* **Breve quesito A**
Nel testo sul dialetto, quale autore decide di toscanizzare l'Orlando furioso?

* **Testo da leggere**
* * * * * * * * *

Il dialetto, patrimonio di cultura e saggezza di un ambito territoriale, secondo alcuni, riveste scarsa importanza, mentre appare sempre più evidente come la somma dei valori umani e spirituali delle diverse località – che si trasmettono in special modo attraverso il linguaggio – caratterizzino l’identità di una nazione. Così, la poesia dialettale, che rappresenta l’espressione immediata dei nostri sentimenti, va risvegliando sempre più l’interesse da parte dei cultori, degli studiosi e di tutti coloro che se ne servono per deliziarsi e dilettarsi e per dare sano sfogo alle proprie sensazioni.
Ma cos’è un dialetto? Dal punto di vista glottologico ed espressivo, non c’è alcuna differenza tra lingua letteraria e dialetto: entrambe hanno una formazione storica dovuta a fattori molto complessi, anche se esprimono una tradizione di cultura e letteratura. È errato quindi ritenere che i dialetti siano una degradazione della lingua letteraria. La verità è che tra il concetto di “dialetto” e quello di “lingua letteraria” esiste solo un rapporto logico, per cui l’una cosa non può intendersi senza l’altra, tanto che sarebbe assurdo parlare di dialetto senza presupporre una lingua nazionale e viceversa. È anche vero che il dialetto fornisce quella sicurezza e quella certezza della nostra provenienza, delle nostre radici, alle quali, nonostante tutto, siamo e saremo ancorati, malgrado i tentativi ingegnosi o maldestri che vengono messi in atto per tagliare questo importante e vitale cordone ombelicale.
Una poesia in dialetto, ad esempio, è per definizione possibile, solo quando esiste una lingua nazionale comune, rispetto alla quale, per ragioni diverse essa tende a distinguersi. Fino al Cinquecento troviamo documenti letterari che presentano spiccate caratteristiche dialettali, che però non vengono sentite come alternative o addirittura oppositive alla lingua letteraria nazionale. È nel Cinquecento che Ludovico Ariosto (1474-1533) decide di toscanizzare l’Orlando furioso, che acquista fortuna attraverso la versione di Francesco Berni (1498-1535) dell’Orlando innamorato.
In occasione della morte di Raffaello Baldini (1924-2005), uno dei maggiori poeti dialettali della seconda metà del Novecento, Patrizia Valduga scriveva su “La Repubblica” del 30 marzo 2005 che «Si può usare il dialetto, infatti, come lingua della poesia, e dare parola a chi la parola non l’ha mai avuta e conferire a questa parola lo spessore espressivo che ha la lingua scritta».

* * * * * * * * *

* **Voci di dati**
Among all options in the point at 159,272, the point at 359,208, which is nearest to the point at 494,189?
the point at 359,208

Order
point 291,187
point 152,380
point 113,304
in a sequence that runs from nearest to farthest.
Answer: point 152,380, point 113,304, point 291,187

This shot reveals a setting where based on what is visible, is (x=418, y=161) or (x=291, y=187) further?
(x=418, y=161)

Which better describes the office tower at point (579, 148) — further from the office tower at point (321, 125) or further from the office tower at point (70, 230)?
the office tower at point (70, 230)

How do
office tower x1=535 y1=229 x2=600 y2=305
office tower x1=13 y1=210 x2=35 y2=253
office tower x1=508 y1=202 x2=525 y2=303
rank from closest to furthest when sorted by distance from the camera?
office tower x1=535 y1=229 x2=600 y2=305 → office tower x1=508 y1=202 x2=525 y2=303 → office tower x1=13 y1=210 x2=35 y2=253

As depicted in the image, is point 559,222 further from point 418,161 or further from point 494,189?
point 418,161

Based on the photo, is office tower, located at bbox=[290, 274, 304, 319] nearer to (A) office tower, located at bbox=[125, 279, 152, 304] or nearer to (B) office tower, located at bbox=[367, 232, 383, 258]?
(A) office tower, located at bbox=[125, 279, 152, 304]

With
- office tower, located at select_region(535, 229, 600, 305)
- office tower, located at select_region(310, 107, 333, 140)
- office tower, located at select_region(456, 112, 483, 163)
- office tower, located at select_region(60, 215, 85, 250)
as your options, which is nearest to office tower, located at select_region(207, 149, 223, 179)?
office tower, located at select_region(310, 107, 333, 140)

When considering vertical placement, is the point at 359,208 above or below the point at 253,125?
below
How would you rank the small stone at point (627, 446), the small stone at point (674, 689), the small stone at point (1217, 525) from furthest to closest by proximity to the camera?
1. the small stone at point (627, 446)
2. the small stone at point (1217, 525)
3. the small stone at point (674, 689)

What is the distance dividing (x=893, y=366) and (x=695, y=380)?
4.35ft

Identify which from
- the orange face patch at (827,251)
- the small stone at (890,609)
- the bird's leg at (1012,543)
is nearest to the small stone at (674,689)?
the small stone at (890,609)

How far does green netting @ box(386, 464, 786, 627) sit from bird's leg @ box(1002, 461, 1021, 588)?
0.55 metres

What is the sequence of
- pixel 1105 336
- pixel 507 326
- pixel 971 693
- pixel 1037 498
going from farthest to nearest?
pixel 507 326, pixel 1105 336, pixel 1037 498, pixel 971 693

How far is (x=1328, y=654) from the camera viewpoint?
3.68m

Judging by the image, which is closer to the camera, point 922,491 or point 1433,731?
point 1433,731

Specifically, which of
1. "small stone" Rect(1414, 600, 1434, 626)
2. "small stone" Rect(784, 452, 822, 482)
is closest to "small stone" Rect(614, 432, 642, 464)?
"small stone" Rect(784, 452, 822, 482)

* * * * * * * * *

* **Breve quesito B**
Riproduci senza alcuna modifica i record, tutto dalla riga che contiene "What is the distance" giù fino all'ultima riga dei record, estremi inclusi.

* **Risposta scritta A**
Ludovico Ariosto.

* **Risposta scritta B**
What is the distance dividing (x=893, y=366) and (x=695, y=380)?
4.35ft

Identify which from
- the orange face patch at (827,251)
- the small stone at (890,609)
- the bird's leg at (1012,543)
is nearest to the small stone at (674,689)?
the small stone at (890,609)

How far does green netting @ box(386, 464, 786, 627) sit from bird's leg @ box(1002, 461, 1021, 588)?
0.55 metres

What is the sequence of
- pixel 1105 336
- pixel 507 326
- pixel 971 693
- pixel 1037 498
going from farthest to nearest?
pixel 507 326, pixel 1105 336, pixel 1037 498, pixel 971 693

How far is (x=1328, y=654) from the camera viewpoint?
3.68m

Judging by the image, which is closer to the camera, point 922,491 or point 1433,731?
point 1433,731

Specifically, which of
1. "small stone" Rect(1414, 600, 1434, 626)
2. "small stone" Rect(784, 452, 822, 482)
is closest to "small stone" Rect(614, 432, 642, 464)?
"small stone" Rect(784, 452, 822, 482)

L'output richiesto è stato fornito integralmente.